What you have to do: Count the lines in the records below that contain the string "seems", and give only the number.

** Start Records for the task **

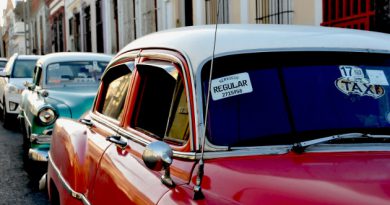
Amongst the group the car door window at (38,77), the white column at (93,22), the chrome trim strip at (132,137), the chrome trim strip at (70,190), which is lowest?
the chrome trim strip at (70,190)

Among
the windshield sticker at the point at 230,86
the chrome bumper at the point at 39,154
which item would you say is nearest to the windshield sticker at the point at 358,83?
the windshield sticker at the point at 230,86

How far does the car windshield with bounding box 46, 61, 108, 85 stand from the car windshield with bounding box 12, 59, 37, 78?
13.7 feet

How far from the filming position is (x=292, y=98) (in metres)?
2.54

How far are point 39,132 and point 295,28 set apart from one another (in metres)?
4.30

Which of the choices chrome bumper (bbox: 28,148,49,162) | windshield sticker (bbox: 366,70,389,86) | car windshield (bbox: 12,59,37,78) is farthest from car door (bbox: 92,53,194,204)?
car windshield (bbox: 12,59,37,78)

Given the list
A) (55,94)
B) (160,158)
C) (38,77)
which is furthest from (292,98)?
(38,77)

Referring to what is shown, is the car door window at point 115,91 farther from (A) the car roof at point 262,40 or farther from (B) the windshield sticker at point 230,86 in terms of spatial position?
(B) the windshield sticker at point 230,86

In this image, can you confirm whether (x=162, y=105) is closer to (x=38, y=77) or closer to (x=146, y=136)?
(x=146, y=136)

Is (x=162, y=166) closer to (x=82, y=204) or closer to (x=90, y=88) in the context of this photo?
(x=82, y=204)

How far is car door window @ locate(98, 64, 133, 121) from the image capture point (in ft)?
10.9

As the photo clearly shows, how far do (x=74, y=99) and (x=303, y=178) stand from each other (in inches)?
202

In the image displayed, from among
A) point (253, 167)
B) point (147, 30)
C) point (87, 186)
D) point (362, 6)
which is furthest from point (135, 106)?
point (147, 30)

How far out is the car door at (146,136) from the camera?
237 centimetres

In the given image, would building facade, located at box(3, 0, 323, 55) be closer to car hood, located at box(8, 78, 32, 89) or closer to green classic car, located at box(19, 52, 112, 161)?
green classic car, located at box(19, 52, 112, 161)
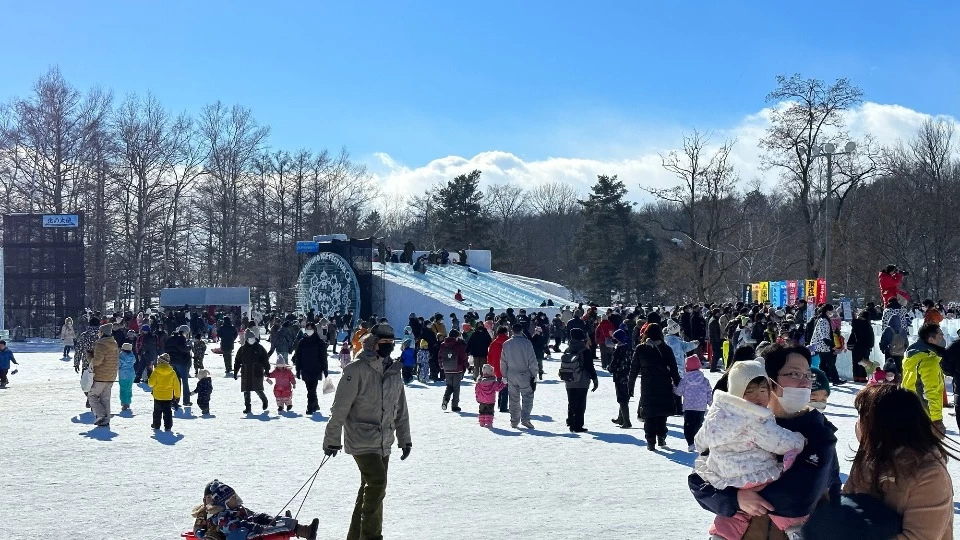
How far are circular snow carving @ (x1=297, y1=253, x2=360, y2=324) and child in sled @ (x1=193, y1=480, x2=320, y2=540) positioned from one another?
32.8 meters

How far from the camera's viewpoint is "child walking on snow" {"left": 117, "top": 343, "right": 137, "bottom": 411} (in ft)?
49.5

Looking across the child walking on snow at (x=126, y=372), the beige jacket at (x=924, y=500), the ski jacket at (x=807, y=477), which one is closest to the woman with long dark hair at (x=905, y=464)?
the beige jacket at (x=924, y=500)

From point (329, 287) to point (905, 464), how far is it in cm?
3642

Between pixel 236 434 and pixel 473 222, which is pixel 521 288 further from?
pixel 236 434

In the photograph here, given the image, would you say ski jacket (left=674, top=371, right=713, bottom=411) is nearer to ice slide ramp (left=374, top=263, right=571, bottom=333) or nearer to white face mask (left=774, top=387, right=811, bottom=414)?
white face mask (left=774, top=387, right=811, bottom=414)

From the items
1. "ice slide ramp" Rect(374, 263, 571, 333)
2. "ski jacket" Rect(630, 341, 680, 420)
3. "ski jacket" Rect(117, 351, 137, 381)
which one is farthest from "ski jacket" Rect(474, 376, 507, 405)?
"ice slide ramp" Rect(374, 263, 571, 333)

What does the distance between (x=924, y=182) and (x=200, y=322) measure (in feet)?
112

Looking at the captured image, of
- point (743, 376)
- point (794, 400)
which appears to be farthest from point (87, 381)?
point (794, 400)

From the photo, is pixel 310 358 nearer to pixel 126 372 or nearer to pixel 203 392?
pixel 203 392

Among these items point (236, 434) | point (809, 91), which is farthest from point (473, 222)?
point (236, 434)

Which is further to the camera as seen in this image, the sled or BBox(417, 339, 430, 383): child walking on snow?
BBox(417, 339, 430, 383): child walking on snow

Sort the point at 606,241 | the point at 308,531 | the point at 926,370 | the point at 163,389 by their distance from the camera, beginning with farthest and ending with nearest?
the point at 606,241
the point at 163,389
the point at 926,370
the point at 308,531

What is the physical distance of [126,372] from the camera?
15.3 m

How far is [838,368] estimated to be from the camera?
20.2m
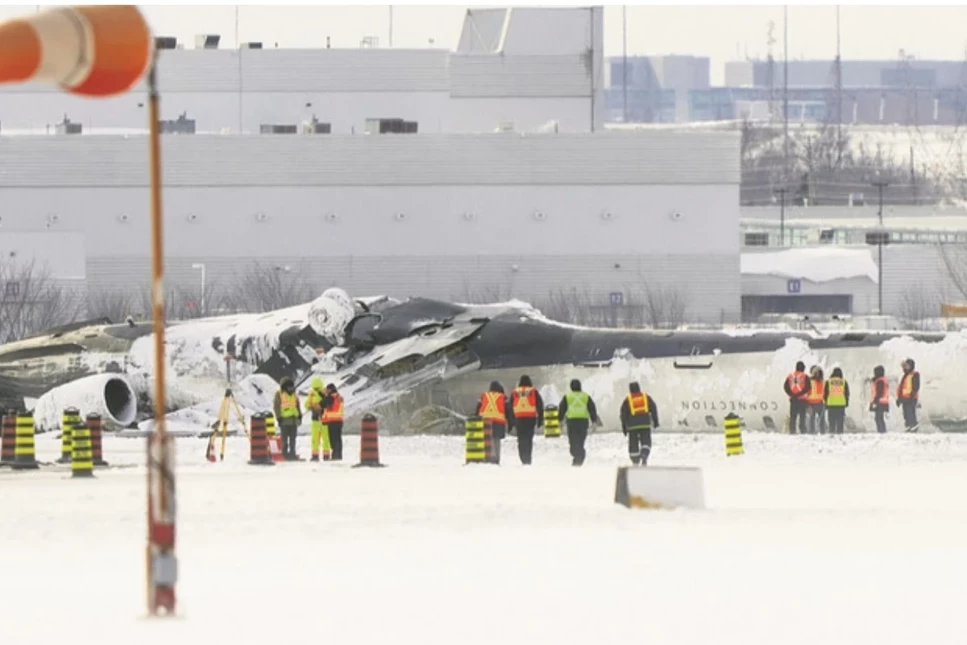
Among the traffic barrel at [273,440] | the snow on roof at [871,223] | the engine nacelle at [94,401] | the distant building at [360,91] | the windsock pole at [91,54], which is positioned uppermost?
the distant building at [360,91]

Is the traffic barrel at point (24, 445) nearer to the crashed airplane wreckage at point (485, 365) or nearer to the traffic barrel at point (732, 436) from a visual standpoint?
the crashed airplane wreckage at point (485, 365)

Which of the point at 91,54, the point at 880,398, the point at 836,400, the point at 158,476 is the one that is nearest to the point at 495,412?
the point at 836,400

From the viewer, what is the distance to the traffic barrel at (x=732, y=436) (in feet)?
121

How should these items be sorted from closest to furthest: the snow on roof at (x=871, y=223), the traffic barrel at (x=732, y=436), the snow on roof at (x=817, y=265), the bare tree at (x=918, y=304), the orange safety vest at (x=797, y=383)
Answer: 1. the traffic barrel at (x=732, y=436)
2. the orange safety vest at (x=797, y=383)
3. the bare tree at (x=918, y=304)
4. the snow on roof at (x=817, y=265)
5. the snow on roof at (x=871, y=223)

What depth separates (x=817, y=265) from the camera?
339 ft

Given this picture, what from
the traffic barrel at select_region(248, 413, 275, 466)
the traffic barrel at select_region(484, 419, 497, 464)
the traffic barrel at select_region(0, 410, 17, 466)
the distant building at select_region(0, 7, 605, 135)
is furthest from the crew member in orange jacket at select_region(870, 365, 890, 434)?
the distant building at select_region(0, 7, 605, 135)

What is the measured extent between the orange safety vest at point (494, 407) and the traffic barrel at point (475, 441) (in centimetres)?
81

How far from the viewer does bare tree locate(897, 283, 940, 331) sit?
94.0 m

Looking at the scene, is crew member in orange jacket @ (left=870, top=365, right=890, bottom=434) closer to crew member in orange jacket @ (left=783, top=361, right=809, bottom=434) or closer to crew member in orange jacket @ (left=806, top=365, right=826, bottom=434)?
crew member in orange jacket @ (left=806, top=365, right=826, bottom=434)

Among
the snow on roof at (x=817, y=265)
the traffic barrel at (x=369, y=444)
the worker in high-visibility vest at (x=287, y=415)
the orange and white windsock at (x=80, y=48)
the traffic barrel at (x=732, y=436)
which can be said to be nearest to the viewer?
the orange and white windsock at (x=80, y=48)

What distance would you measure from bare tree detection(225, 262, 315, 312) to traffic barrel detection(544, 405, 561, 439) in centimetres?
4573

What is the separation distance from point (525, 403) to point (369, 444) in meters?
2.89

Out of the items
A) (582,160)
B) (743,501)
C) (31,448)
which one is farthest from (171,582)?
(582,160)

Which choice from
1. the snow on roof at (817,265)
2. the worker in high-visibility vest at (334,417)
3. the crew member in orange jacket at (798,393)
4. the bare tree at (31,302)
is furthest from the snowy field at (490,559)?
the snow on roof at (817,265)
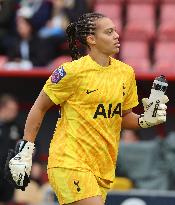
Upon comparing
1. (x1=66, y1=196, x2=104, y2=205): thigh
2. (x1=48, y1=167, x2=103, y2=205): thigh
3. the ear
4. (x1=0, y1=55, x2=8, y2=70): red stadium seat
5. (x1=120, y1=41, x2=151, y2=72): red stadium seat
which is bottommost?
(x1=66, y1=196, x2=104, y2=205): thigh

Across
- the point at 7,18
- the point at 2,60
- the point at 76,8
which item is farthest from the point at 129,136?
the point at 7,18

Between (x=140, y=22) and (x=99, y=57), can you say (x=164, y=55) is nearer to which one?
(x=140, y=22)

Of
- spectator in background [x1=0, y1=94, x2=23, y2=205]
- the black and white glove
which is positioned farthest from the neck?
spectator in background [x1=0, y1=94, x2=23, y2=205]

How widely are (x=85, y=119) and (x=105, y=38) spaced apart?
1.91ft

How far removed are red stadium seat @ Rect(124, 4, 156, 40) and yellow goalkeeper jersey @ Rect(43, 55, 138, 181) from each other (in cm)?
554

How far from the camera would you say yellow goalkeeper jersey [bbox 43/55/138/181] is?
6488 mm

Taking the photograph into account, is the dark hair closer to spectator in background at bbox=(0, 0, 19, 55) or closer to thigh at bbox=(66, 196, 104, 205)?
thigh at bbox=(66, 196, 104, 205)

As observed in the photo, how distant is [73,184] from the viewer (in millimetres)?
6508

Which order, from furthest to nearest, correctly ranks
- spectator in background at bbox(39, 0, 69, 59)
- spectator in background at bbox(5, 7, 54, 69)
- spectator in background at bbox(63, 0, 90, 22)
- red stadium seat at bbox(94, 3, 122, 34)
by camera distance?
red stadium seat at bbox(94, 3, 122, 34) → spectator in background at bbox(63, 0, 90, 22) → spectator in background at bbox(39, 0, 69, 59) → spectator in background at bbox(5, 7, 54, 69)

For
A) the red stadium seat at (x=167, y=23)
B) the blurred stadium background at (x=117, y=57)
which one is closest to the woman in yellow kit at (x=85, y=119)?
the blurred stadium background at (x=117, y=57)

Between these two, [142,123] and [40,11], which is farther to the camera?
[40,11]

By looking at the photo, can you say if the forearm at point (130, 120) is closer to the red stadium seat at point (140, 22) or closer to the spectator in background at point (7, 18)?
the red stadium seat at point (140, 22)

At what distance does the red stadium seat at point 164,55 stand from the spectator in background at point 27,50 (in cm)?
136

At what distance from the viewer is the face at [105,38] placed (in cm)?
657
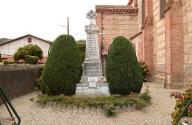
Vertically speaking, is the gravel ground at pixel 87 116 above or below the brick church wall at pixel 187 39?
below

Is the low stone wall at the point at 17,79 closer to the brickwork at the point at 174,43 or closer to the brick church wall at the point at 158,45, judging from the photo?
the brickwork at the point at 174,43

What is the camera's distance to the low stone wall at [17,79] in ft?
46.5

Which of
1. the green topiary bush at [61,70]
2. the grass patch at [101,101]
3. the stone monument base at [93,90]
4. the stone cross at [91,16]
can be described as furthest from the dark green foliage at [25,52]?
the grass patch at [101,101]

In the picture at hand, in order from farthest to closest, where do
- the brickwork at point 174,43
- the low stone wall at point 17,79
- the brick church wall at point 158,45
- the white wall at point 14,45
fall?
the white wall at point 14,45 < the brick church wall at point 158,45 < the brickwork at point 174,43 < the low stone wall at point 17,79

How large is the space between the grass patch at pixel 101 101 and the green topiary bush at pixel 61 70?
550mm

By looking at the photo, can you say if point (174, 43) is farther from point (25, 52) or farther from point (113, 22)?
point (25, 52)

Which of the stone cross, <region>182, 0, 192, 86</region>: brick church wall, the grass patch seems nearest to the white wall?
the stone cross

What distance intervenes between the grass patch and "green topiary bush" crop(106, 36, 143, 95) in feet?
1.54

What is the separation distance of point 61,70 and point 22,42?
173ft

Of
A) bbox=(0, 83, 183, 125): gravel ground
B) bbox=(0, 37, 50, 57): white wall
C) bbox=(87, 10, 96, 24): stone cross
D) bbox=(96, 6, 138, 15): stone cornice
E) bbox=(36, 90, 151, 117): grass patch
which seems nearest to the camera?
bbox=(0, 83, 183, 125): gravel ground

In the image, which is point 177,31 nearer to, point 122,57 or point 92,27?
point 92,27

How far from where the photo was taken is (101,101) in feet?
40.2

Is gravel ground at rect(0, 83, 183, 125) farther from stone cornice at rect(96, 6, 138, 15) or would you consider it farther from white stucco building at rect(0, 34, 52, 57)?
white stucco building at rect(0, 34, 52, 57)

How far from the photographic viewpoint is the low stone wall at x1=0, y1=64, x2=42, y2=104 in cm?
1417
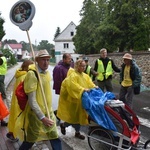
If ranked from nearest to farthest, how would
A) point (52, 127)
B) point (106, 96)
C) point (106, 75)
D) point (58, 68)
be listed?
point (52, 127) < point (106, 96) < point (58, 68) < point (106, 75)

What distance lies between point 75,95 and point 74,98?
220mm

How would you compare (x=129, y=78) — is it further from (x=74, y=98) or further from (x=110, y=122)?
(x=110, y=122)

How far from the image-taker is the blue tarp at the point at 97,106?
→ 4.60 meters

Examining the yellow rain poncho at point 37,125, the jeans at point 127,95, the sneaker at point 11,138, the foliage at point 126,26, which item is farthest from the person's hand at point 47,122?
the foliage at point 126,26

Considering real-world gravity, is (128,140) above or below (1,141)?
above

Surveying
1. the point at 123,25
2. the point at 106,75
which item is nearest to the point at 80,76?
the point at 106,75

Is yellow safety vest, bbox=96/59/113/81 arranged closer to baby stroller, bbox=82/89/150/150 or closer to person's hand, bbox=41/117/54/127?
baby stroller, bbox=82/89/150/150

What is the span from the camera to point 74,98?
530cm

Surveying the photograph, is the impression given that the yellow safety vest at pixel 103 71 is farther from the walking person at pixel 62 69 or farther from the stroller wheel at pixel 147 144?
the stroller wheel at pixel 147 144

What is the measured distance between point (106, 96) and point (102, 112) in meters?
0.47

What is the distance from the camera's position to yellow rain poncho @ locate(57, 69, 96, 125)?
513 centimetres

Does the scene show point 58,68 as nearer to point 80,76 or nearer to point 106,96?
point 80,76

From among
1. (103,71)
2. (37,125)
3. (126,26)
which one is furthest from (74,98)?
(126,26)

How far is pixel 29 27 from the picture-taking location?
13.6 feet
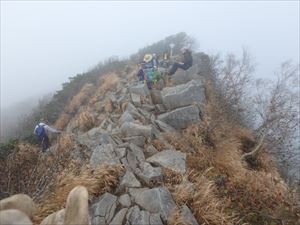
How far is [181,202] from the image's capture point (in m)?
7.69

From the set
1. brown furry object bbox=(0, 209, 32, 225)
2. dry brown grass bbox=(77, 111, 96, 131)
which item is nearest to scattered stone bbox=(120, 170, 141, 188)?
brown furry object bbox=(0, 209, 32, 225)

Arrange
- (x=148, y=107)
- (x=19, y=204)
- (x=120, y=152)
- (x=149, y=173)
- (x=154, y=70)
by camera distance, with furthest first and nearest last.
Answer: (x=154, y=70) < (x=148, y=107) < (x=120, y=152) < (x=149, y=173) < (x=19, y=204)

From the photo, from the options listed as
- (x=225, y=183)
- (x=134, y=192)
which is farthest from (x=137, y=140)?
(x=134, y=192)

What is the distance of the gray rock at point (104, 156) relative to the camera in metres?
8.86

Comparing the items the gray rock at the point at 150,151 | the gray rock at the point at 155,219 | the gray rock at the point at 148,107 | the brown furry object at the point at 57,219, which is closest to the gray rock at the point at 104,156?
the gray rock at the point at 150,151

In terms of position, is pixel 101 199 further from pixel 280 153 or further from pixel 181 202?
pixel 280 153

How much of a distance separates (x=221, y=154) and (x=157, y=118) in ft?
8.75

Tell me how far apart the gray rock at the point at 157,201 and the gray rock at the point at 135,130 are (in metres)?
3.21

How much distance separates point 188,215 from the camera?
7.35m

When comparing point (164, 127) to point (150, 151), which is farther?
point (164, 127)

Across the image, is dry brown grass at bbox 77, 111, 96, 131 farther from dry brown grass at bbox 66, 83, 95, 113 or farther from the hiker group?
dry brown grass at bbox 66, 83, 95, 113

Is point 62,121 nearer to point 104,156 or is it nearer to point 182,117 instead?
point 182,117

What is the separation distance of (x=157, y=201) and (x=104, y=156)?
89.8 inches

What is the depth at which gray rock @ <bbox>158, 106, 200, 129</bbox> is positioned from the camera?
41.3 ft
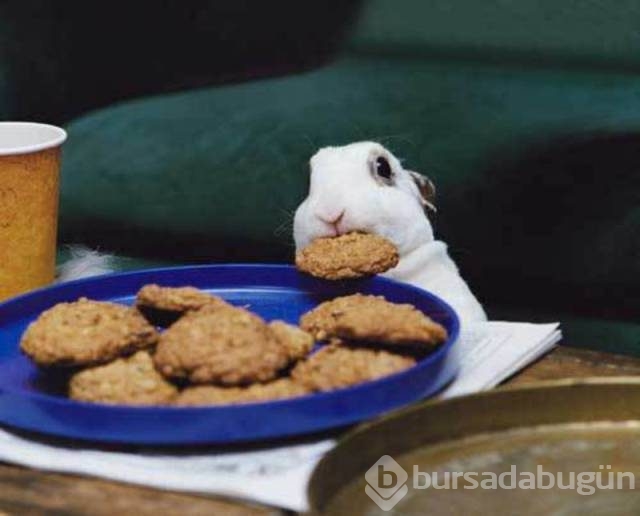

** End Records for the task **

Answer to this task: 2